The rIMP,SEQ-values varied considerably across chromosomes and dropped at several positions along the genome. Previous studies that used array-derived genotypes showed that a decline in imputation accuracy may indicate intra- or inter-chromosomal misplacement of SNPs [12, 48, 49]. We detected low rIMP,SEQ-values at regions where the bovine genome contains large segmental duplications [40, 41]. The population-wide imputation of sequence variant genotypes for BTA12 and 23 was not possible using Fimpute. Assessing the accuracy of imputation along these chromosomes using cross-validation within the data of sequenced animals revealed large segments with low imputation quality on both chromosomes including the highly variable major histocompatibility complex . We were able to eventually impute sequence variant genotypes for BTA12 and 23 using FImpute when those segments were excluded from the reference panel. Imputing genotypes within both segments was possible using Minimac.
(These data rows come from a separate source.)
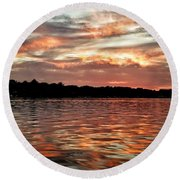 Round Beach Towel featuring the photograph Lake Beulah by Nikki McInnes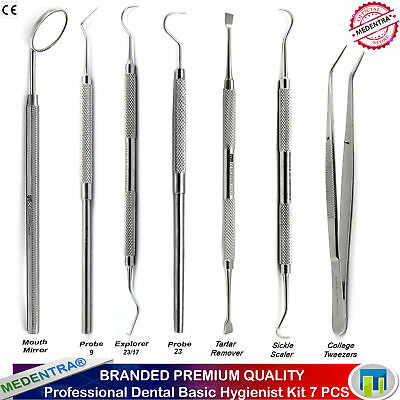 Dental Tooth Scraper Tartar Calculus Plaque Remover Scalers Explorers Set 7PCS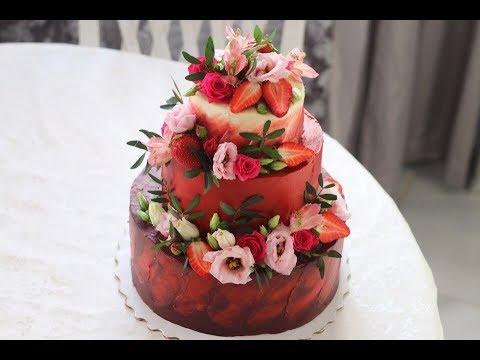 ✧Собрать трехъярусный торт ✧ Украсить торт ✧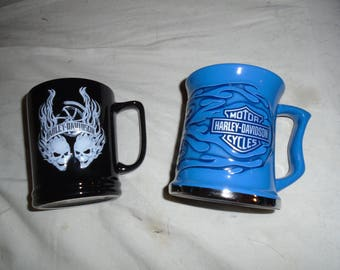 Pair of Harley-Davidson Coffee Steins
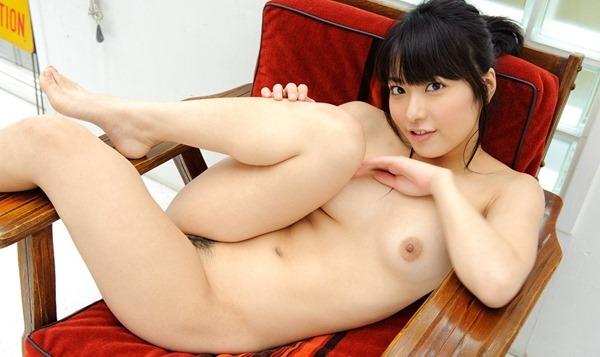 由愛可奈 裸体11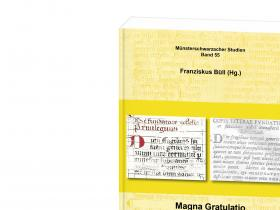 Franziskus Büll - Magna Gratulatio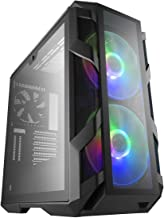 Cooler Master MasterCase H500M ARGB Airflow ATX Mid-Tower with  Quad Tempered Glass Panels, Dual 200mm ARGB Fans, Type-C I...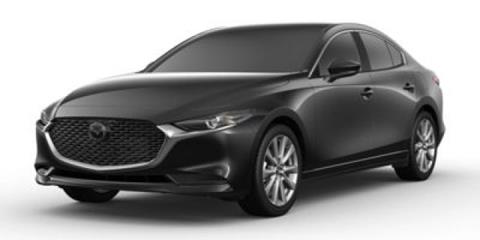 2020 Mazda Mazda3 Sedan for sale in White Bear Lake, MN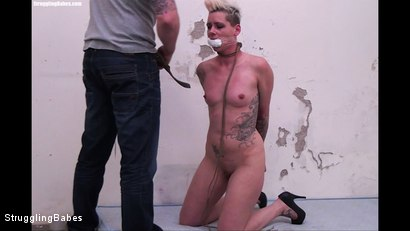 Photo number 4 from Angela Bound Mouthstuffed, And Tapegagged shot for Struggling Babes on Kink.com. Featuring Ronnie and Angela Bound in hardcore BDSM & Fetish porn.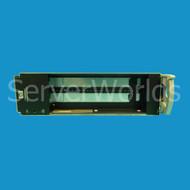 HP 448018-B21 BLC PCI Expansion Blade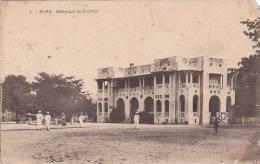 Belgian Congo Boma Batiment De District 1915 - Belgian Congo - Other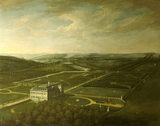 "BELTON HOUSE AND GARDENS, a bird's eye view by Thomas Smith, known as ""Smith of Derby"""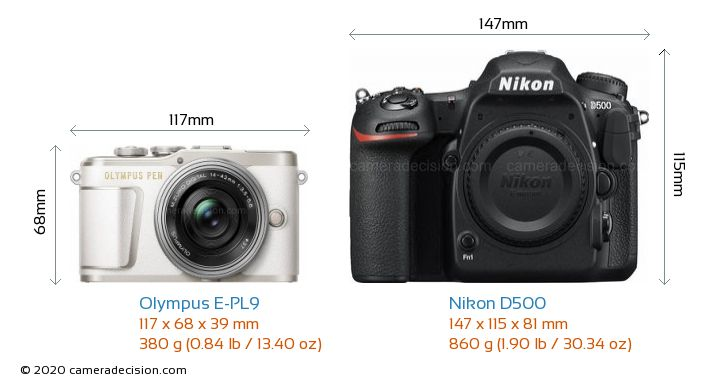 Olympus E-PL9 vs Nikon D500 Camera Size Comparison - Front View
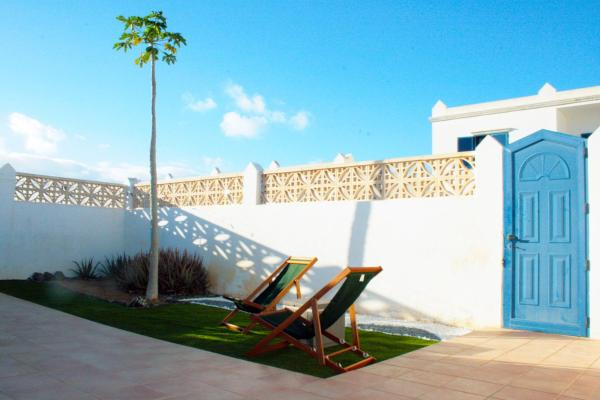 Hotel Pictures: Fuerte Holiday Home with Garden, Costa Calma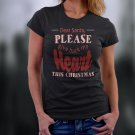 Christmas Shirt, Dear Santa, Please Give Back My Heart This Christmas Shirt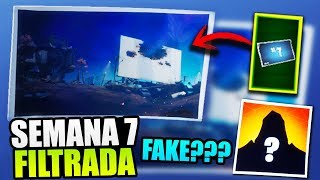 LOAD SCREEN WEEK 7 FILTERED!! REAL? ROAD TRAVEL (TEORIA) FORTNITE BATTLE ROYALE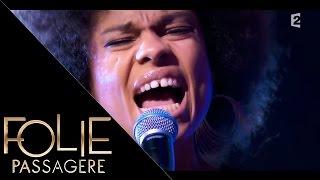 Gigi McFarlane reprend Billie Jean & The Way You Make Me Feel - Folie Passagère 06/01/2016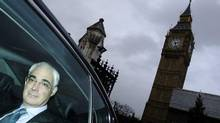 Britain's Chancellor of the Exchequer, Alistair Darling, leaves Parliament after giving his pre-budget report (LUKE MACGREGOR)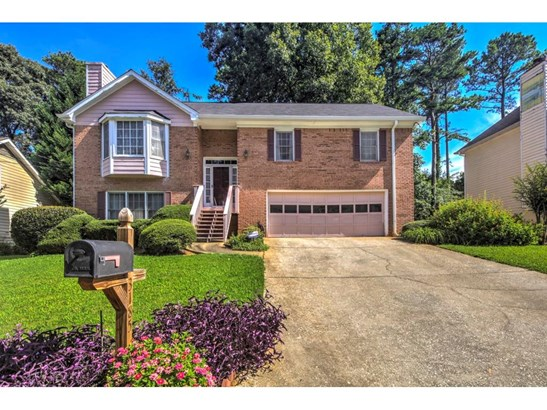 3185 Palm Tree Drive, Lithonia, GA - USA (photo 1)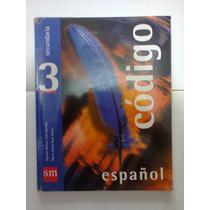 Código Español 3 Secundaria
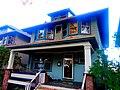 Bernice M. Clifcorn House - panoramio.jpg
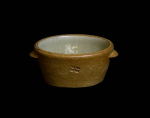 TMG165 Oven Dish sma.ash glazed earthernware Dhs380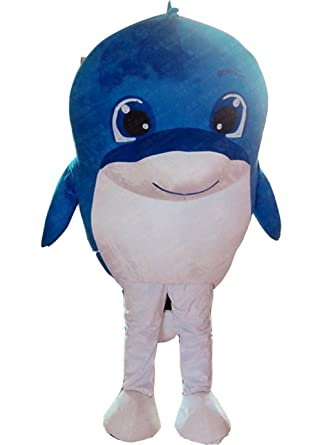 Dolphin Whale Mascot Costume Dolphin Costume Adult Fancy Dress (Small Blue)  sc 1 st  Amazon.com & Amazon.com: Dolphin Whale Mascot Costume Dolphin Costume Adult Fancy ...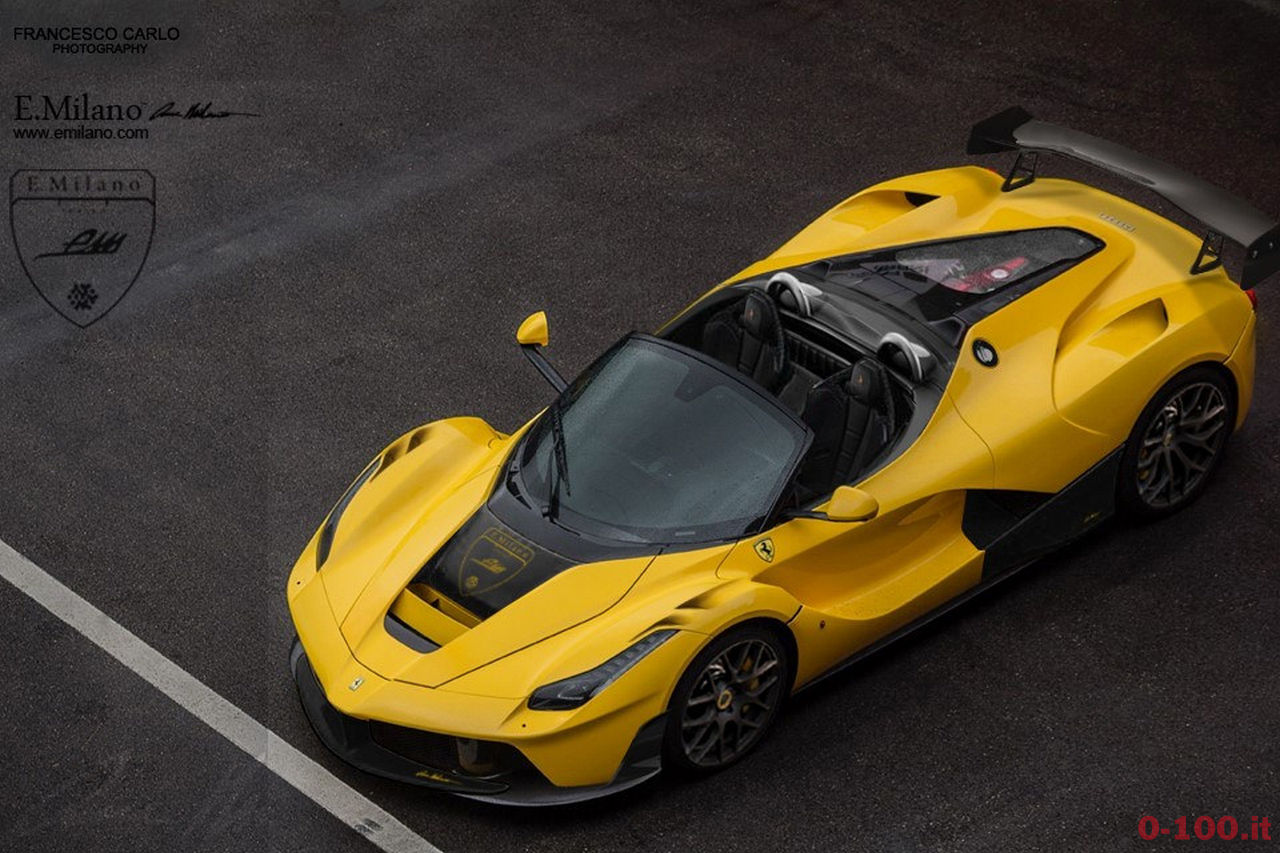 ferrari-laferrari-spider-convertible-roadster-0-100_3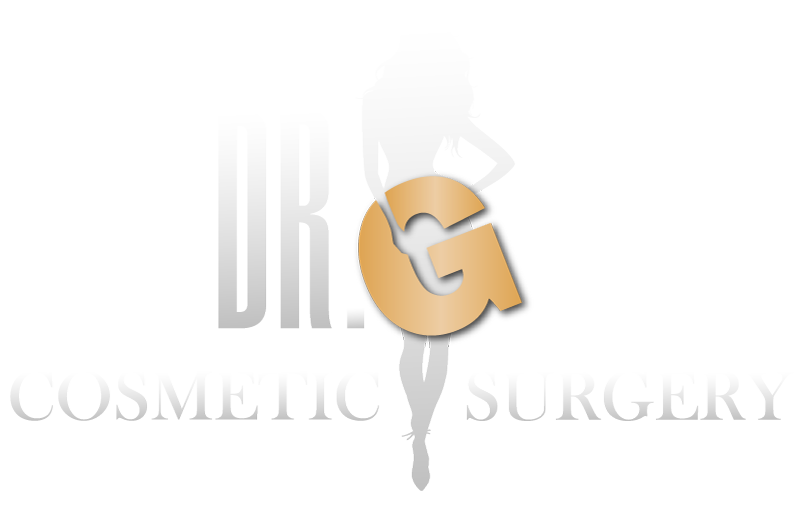 Dr  G Cosmetic Surgery | Miami Plastic Surgeon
However, the inferred genotypes are flawed and must be treated with caution as our results show (see Additional file 7: Figure S6). While an improved assembly of the reference genome may resolve some of these problems, a better resolution of large structural elements is not possible using short paired-end DNA sequencing . Since flawed genotypes compromise downstream analyses [24, 25], it is advisable to exclude sequence variants within segments of low imputation quality from the target population and retain the array-derived genotypes only.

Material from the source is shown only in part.